_WORK INSTRUCTION_
Nothing but the records, transcribed exactly, should appear in the answer; leave the pictures out.

Saved entries

'''

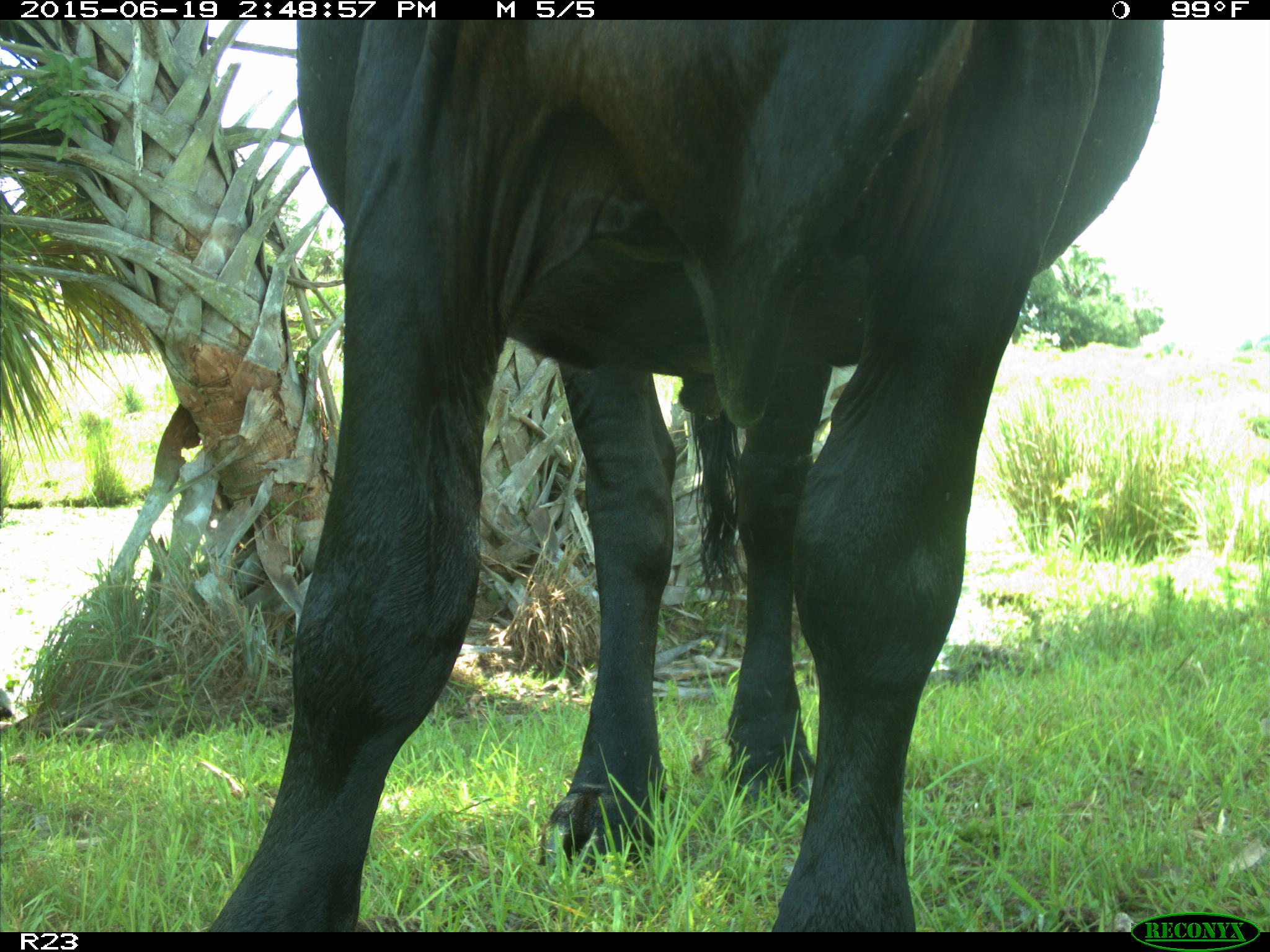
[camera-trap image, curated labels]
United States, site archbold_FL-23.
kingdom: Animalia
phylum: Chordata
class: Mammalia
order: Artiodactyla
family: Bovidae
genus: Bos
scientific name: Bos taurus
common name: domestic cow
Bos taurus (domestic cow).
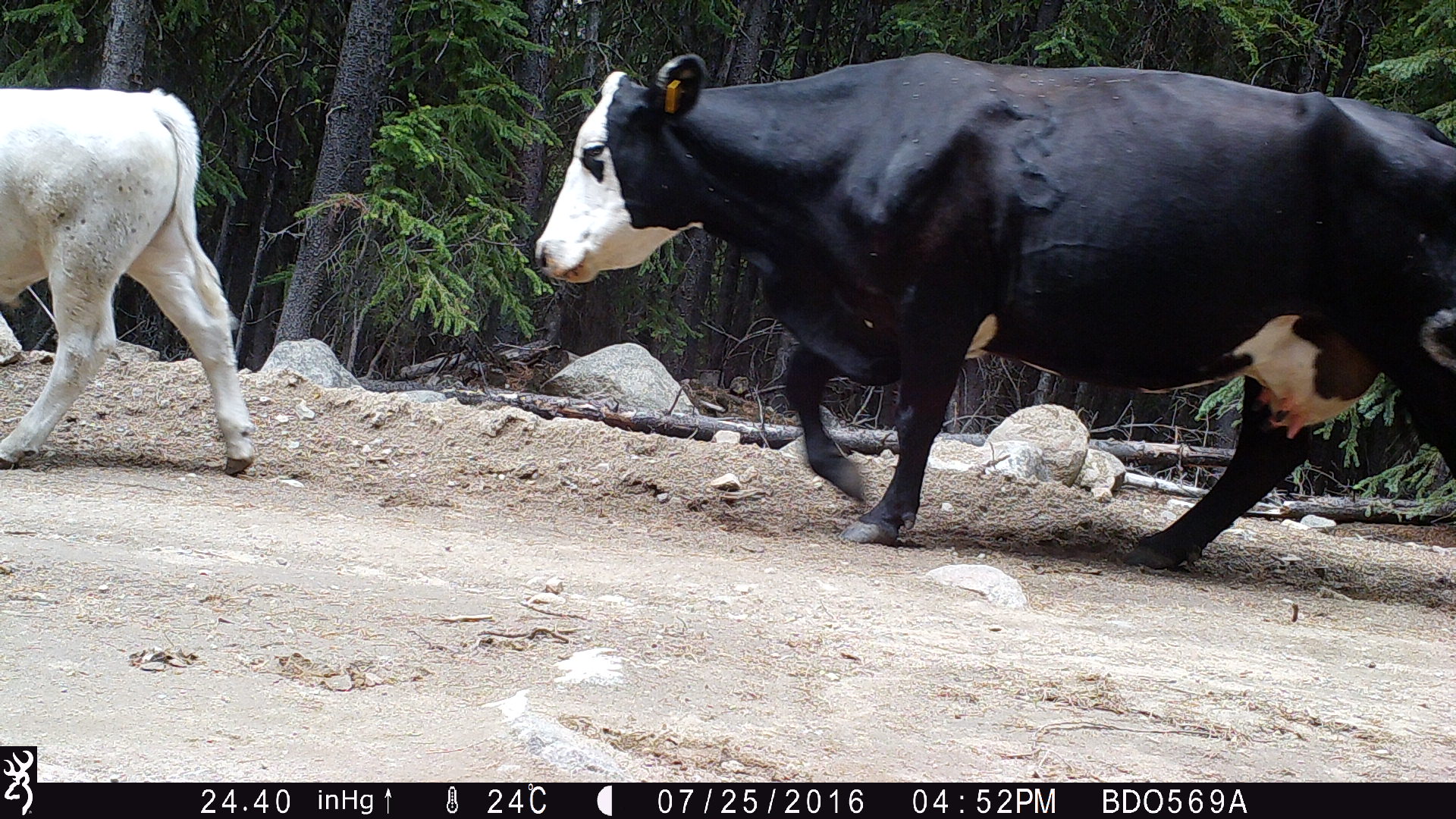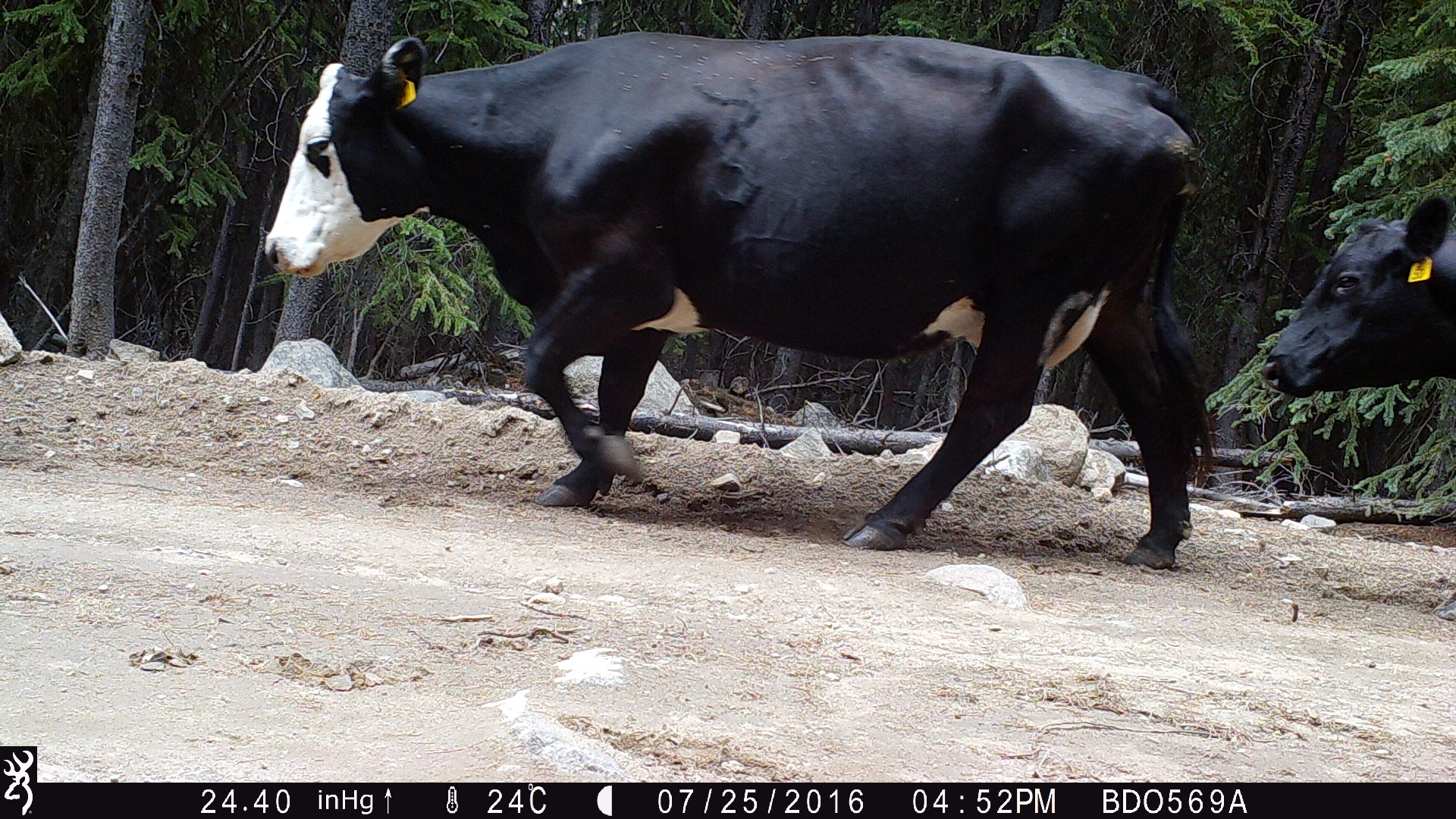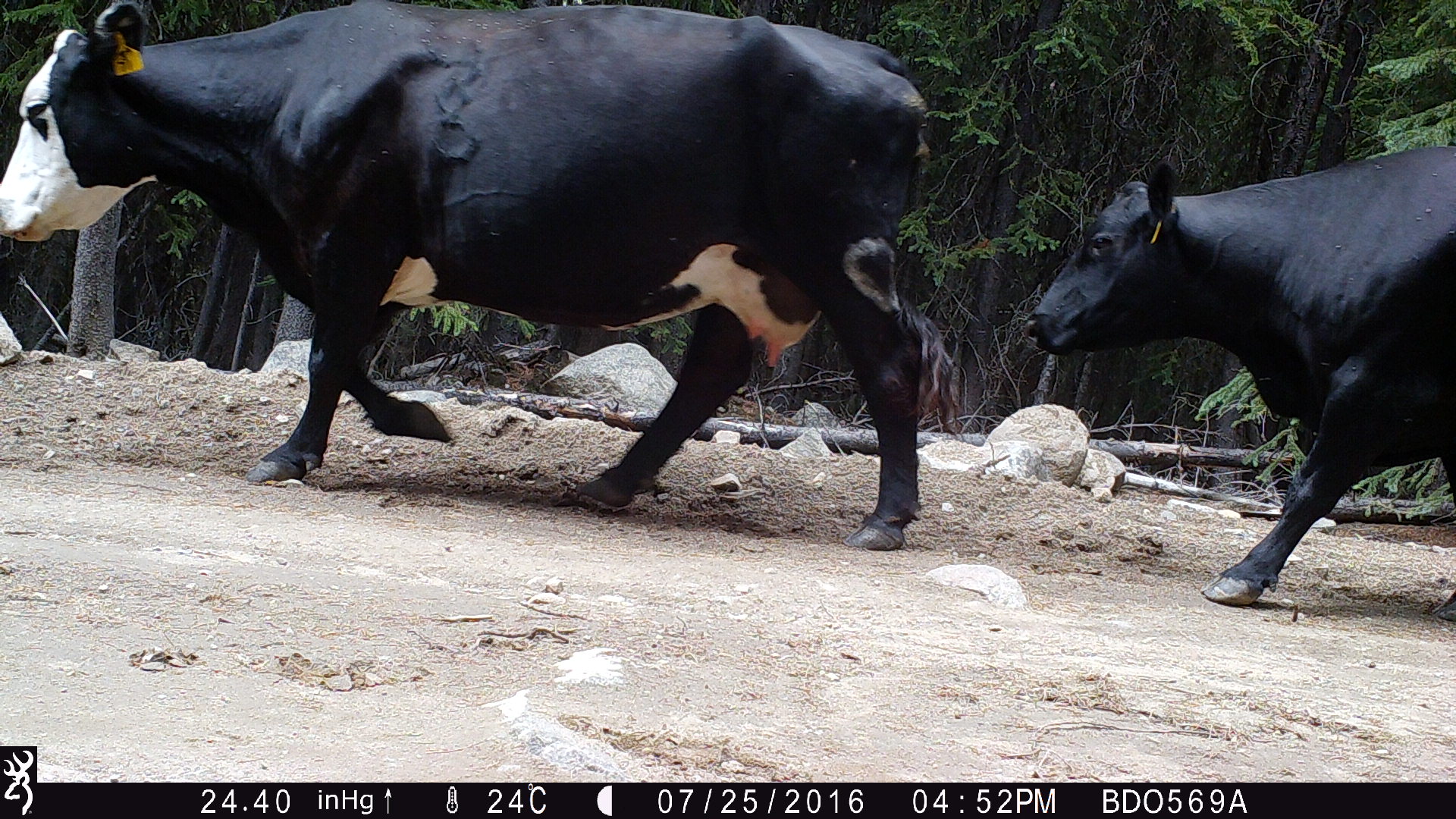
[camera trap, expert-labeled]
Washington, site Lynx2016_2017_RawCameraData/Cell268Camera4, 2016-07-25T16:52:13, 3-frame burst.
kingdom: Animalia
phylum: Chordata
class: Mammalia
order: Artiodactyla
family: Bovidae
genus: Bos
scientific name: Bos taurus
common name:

'''

_ANSWER SECTION_
[camera-trap image, curated labels]
United States, site archbold_FL-23.
kingdom: Animalia
phylum: Chordata
class: Mammalia
order: Artiodactyla
family: Bovidae
genus: Bos
scientific name: Bos taurus
common name: domestic cow
Bos taurus (domestic cow).
[camera trap, expert-labeled]
Washington, site Lynx2016_2017_RawCameraData/Cell268Camera4, 2016-07-25T16:52:13, 3-frame burst.
kingdom: Animalia
phylum: Chordata
class: Mammalia
order: Artiodactyla
family: Bovidae
genus: Bos
scientific name: Bos taurus
common name:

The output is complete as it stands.